I do have a lot of unfinished projects this year, something I need to improve upon next year. 2014 is going to be my year of unfinished projects.

Last but not the least, I a big shout out to all my blog readers and friends who have encouraged me with their comments. For 2014, my blog has an updated look. I also have a nifty logo for my blog. A big thank you to Shaina Longstreet at Shadylane Blog for helping me on this. She was real easy to work with and very accessible. I would definitely recommend her to anyone looking for a facelift for their blog. I am digging the new simplified look. Here is a link to my new Facebook page. Check it out!

Wishing everyone a Happy New Year and looking forward to more quilting in 2014! What are your plans for the new year?
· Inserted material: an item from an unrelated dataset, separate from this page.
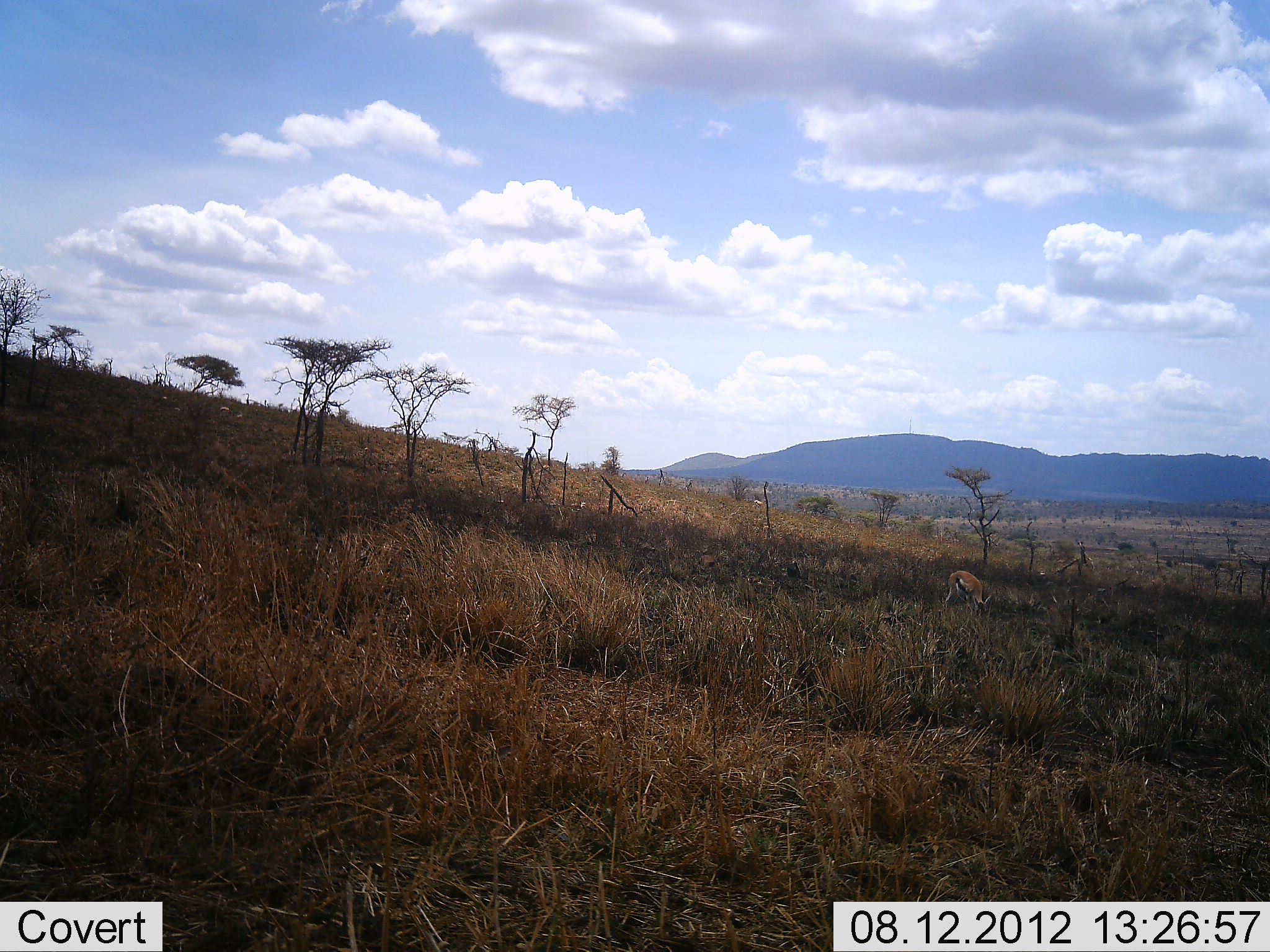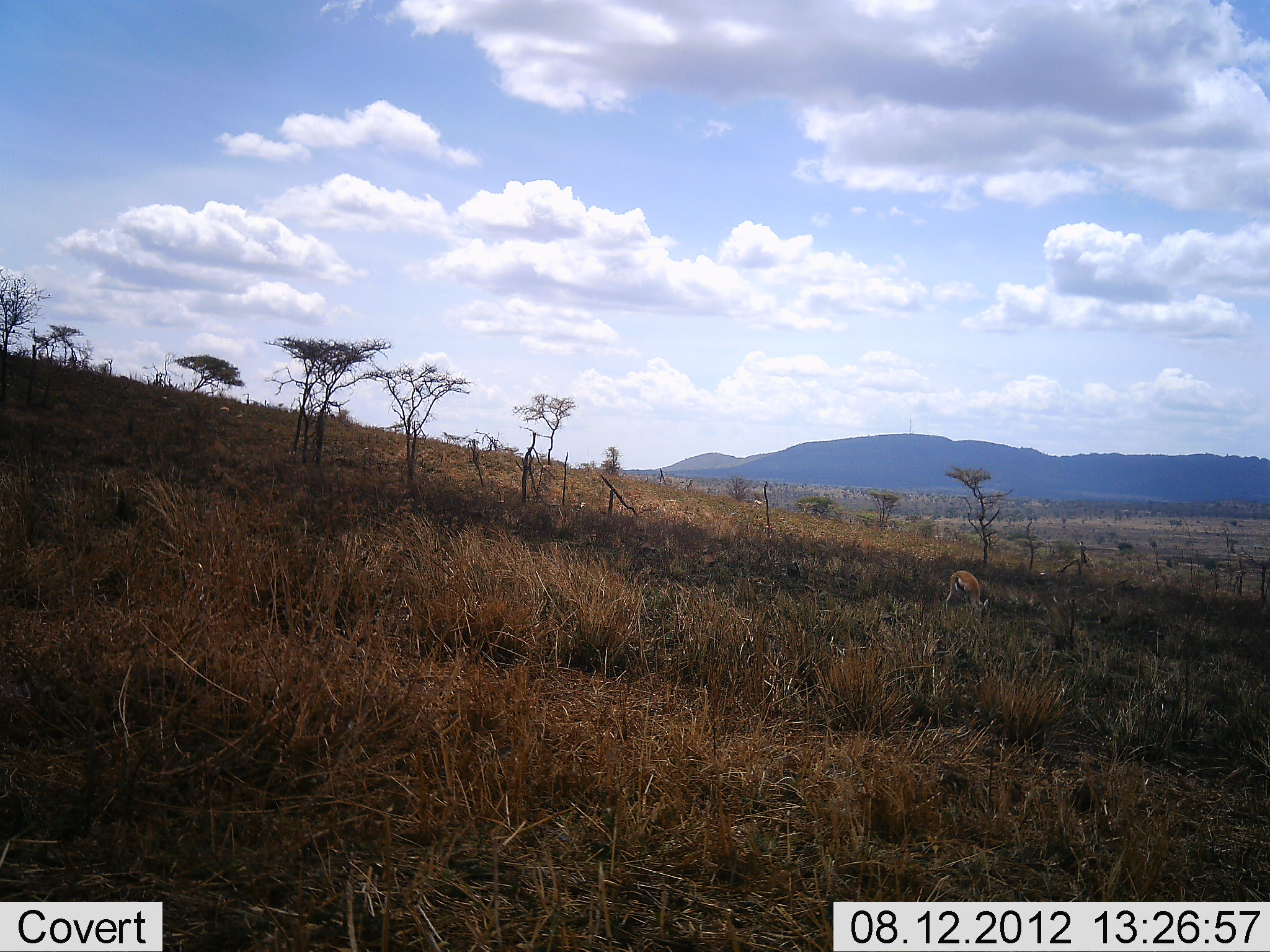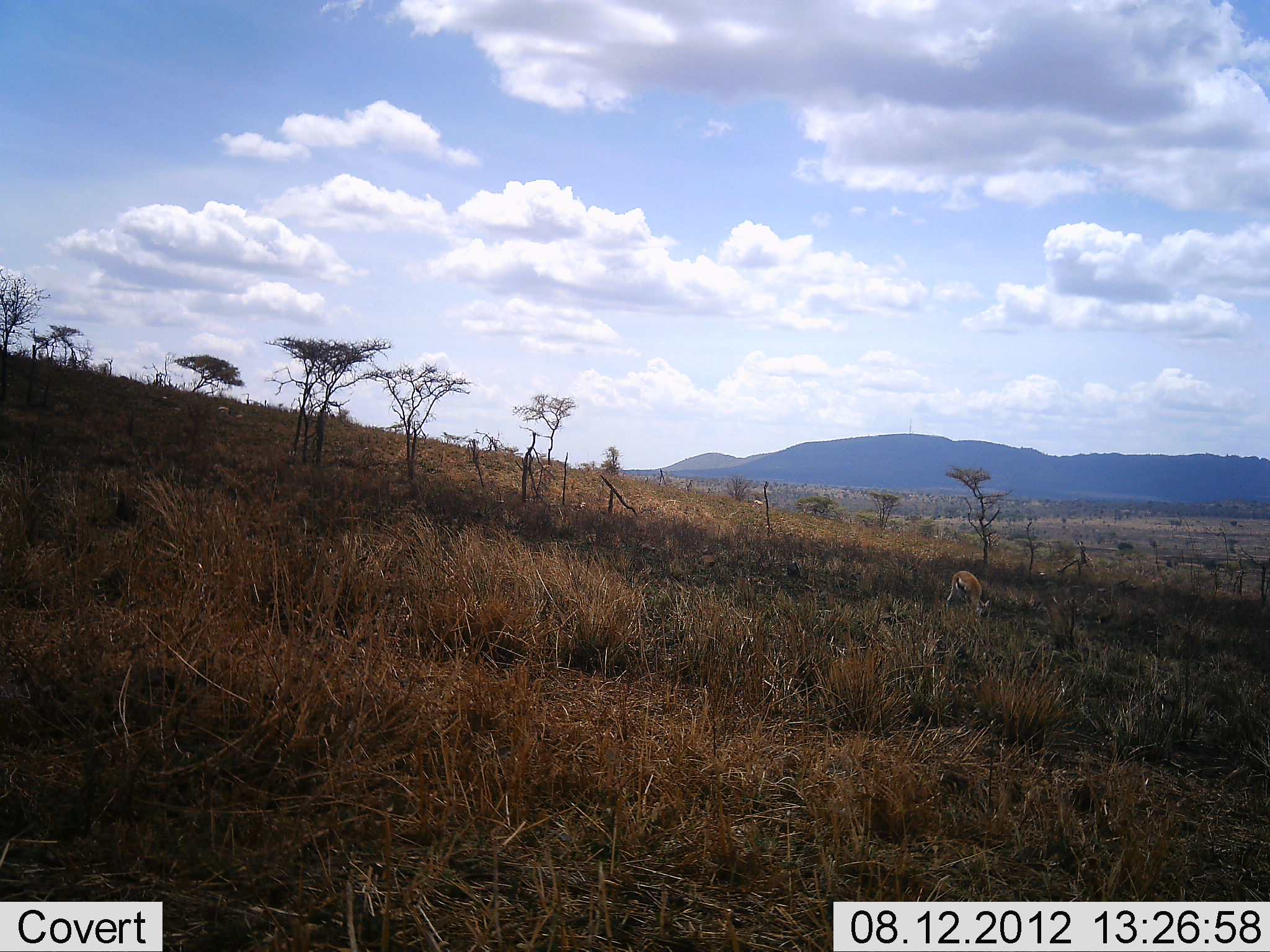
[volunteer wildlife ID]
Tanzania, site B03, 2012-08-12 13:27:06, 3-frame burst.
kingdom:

Wednesday, January 1, 2014

Scrap-bee-licious January Bee Block

A very happy new year everyone!!!! What better way to start the year than as the "queen" for Scrap-bee-licious bee this month. I am thrilled to be included as part of this very talented group of ladies. 

For my turn I just had to pick the feather block by Anna Maria Horner. The free tutorial can be downloaded from here. The patchwork tutorial is for two feathers per block, but I am asking only for two feathers. Please do not join the two feather blocks together. Each block finishes at 9.5" x 18.5" including 1/4" seam allowance. If the block does not measure up in the end don't worry, I can always adjust the size later.

A quick tutorial on how to maximize the fabric for the feathers can be found here.

Now for the fun part, colors.

Feather:  Bold, jewel tone colors. You can choose as many or as few as you would like. AMH fabric is not a requirement. Here is a sampling of a few colors you can choose or any other color that qualifies as a bold color.

The center stem can be any dark colored fabric.

Background: Anything beige, eggshell, cream, bone or low volume fabric with a similar creamy undertone. It can be a solid or a print. The look I am going for is similar to this lovely quilt made by Jolene of Blue Elephant Stitches. It's almost like she read my mind on this one.
I would prefer not having bright white or light gray/blue background for the blocks. If you have trouble finding fabric for the background, let me know I can mail you some.

I gave the block a try to ascertain what my fellow bee members were in for. Actually the block is easier to make than it looks. The key is to remember to cut the left side of the feather as a mirror image of the right side.

This is how I cut the feather template.

The right side of the feather.

Left side of the feather, as a mirror image of the left.

I used sticky tape to secure the template to the fabric before cutting. This prevented it from moving around.

Essentially when cutting the right side of the feather place the templates as

And for the left side place them as, mirror image of the above.

The completed block.

Let me know if you have any questions.

Thank you all. Looking forward to see what you come up with.